The new material is in slides 13-17. See also Live Long and Prosper: Genetic Architecture of Complex Traits and Disease Risk Predictors. I believe the sibling validation results are extremely important: typically most of the predictive power persists in within-family validation tests. We have not released this paper but will soon -- the slides are a preview. To be honest I fully anticipated these results: the large number of out of sample predictor validations using unrelated individuals strongly suggests that real genetic effects are at work. However, many people are irrationally biased against -- have strong priors against -- genetic causation of complex traits (even disease risks). These family designs provide important "gold standard" evidence, which, one can hope, will enlighten even the most stubborn. The sad alternative is progress one funeral at a time...
Otherwise the talk is similar to the one I gave at the Berkeley/UCSF Innovative Genomics Institute last summer. Video of IGI talk.

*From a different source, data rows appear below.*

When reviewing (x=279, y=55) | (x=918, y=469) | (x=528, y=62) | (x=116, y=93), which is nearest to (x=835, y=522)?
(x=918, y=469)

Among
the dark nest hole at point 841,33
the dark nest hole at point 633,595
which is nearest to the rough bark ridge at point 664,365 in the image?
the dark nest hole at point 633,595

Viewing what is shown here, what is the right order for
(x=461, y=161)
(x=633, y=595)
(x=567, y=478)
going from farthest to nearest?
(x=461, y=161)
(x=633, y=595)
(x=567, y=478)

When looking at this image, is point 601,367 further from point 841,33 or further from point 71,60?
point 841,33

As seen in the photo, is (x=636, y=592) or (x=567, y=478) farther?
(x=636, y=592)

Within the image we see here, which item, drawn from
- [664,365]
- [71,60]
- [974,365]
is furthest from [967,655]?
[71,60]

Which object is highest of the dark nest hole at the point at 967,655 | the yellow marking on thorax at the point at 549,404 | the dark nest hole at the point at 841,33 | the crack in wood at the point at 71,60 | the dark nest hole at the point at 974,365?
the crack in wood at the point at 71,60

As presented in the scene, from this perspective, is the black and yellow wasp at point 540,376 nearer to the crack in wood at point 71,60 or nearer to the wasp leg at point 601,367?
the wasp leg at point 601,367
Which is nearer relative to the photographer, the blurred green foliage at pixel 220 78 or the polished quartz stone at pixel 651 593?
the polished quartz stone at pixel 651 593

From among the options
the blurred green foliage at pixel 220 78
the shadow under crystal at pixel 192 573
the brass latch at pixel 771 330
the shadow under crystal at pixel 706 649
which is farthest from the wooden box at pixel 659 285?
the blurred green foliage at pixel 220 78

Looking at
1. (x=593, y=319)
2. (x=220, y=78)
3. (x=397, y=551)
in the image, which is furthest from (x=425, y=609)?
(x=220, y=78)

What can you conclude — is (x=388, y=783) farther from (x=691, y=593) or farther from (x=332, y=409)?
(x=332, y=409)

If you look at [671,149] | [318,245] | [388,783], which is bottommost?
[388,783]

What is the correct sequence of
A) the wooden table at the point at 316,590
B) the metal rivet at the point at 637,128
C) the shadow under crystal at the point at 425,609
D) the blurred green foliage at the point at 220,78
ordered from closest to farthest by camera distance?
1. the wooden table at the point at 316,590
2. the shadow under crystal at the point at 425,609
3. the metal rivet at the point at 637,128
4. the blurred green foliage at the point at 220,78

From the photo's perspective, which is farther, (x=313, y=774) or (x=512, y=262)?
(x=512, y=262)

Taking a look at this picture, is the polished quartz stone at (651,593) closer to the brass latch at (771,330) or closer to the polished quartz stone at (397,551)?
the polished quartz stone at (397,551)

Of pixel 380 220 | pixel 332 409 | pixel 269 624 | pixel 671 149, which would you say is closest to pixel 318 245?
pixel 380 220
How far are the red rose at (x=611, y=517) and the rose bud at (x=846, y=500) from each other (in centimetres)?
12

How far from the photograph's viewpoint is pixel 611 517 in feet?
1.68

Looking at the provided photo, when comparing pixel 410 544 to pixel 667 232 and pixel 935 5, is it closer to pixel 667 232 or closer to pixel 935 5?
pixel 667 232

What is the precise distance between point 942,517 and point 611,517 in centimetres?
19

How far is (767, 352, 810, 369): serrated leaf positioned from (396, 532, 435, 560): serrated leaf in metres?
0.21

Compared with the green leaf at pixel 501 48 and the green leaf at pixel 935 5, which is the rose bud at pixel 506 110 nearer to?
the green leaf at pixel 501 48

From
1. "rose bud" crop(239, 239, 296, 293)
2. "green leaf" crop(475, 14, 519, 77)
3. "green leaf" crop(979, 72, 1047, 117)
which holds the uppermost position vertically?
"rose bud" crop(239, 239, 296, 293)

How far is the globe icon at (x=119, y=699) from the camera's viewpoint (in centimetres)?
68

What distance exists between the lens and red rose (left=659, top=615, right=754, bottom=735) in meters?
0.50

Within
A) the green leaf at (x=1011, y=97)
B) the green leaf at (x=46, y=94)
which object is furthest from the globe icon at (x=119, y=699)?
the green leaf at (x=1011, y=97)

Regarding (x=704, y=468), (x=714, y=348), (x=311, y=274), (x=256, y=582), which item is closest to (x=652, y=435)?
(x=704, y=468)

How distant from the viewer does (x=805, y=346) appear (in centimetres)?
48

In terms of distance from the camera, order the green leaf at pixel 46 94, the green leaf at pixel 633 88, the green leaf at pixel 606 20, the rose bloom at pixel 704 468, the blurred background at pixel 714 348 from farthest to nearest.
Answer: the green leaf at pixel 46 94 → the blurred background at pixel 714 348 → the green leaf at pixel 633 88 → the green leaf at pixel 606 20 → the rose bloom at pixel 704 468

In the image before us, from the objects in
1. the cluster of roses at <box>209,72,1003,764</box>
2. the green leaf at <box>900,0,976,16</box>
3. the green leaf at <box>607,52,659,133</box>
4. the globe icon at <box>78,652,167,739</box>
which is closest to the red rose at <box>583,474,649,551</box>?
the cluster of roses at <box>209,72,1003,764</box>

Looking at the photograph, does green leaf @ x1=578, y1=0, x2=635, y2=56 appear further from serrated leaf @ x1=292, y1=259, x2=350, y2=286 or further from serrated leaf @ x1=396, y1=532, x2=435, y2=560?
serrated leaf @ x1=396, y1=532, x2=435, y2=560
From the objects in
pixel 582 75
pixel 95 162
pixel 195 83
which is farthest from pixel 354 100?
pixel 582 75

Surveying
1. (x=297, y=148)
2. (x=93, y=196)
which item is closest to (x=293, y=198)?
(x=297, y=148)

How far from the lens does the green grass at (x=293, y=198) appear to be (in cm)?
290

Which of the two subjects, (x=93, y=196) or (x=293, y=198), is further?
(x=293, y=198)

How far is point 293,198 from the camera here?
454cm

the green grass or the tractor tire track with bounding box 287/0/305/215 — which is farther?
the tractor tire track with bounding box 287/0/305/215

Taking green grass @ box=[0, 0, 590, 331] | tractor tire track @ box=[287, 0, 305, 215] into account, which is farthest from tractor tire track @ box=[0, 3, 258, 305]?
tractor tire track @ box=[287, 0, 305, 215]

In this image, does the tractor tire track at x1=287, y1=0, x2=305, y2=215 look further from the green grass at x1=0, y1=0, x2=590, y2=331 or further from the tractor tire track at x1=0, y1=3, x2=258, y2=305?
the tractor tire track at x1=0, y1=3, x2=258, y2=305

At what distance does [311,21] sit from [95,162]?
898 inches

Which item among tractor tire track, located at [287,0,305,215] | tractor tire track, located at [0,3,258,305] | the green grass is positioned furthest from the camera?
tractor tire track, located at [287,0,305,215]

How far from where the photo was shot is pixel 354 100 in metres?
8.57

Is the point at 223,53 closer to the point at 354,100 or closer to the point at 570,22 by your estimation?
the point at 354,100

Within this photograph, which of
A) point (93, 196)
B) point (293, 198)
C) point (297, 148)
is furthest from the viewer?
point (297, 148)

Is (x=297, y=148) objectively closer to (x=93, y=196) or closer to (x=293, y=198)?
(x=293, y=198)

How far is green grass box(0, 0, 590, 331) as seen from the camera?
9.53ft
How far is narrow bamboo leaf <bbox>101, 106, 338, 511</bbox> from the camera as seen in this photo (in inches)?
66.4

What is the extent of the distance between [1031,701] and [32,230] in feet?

Title: Genomic Prediction of Complex Traits and Disease Risks via AI/ML and Large Genomic DatasetsSome photos. The ones on the wall of the seminar room capture a golden era in molecular biology and the study of DNA. Leo Szilard on the right in the one below. Also, Jacques Monod, Crick and Watson, Wally Gilbert, Max Delbruck, Frank Stahl, Francois Jacob, David Baltimore. Of these individuals I have known four in person. I would give a lot to have met Crick and especially Szilard. While at CSHL I learned that James Watson is still alive and intellectually active.
Abstract: The talk is divided into two parts. The first gives an overview of the rapidly advancing area of genomic prediction of disease risks using polygenic scores. We can now identify risk outliers (e.g., with 5 or 10 times normal risk) for about 20 common disease conditions, ranging from diabetes to heart diseases to breast cancer, using inexpensive SNP genotypes (i.e., as offered by 23andMe). We can also predict some complex quantitative traits (e.g., adult height with accuracy of few cm, using ~20k SNPs). I discuss application of these results in precision medicine as well as embryo selection in IVF, and give some details about genetic architectures. The second part covers the AI/ML used to build these predictors, with an emphasis on "sparse learning" and phase transitions in high dimensional statistics.
See H. Judson's The Eighth Day of Creation (PDF) for a brilliant but readable history of the golden age of molecular biology.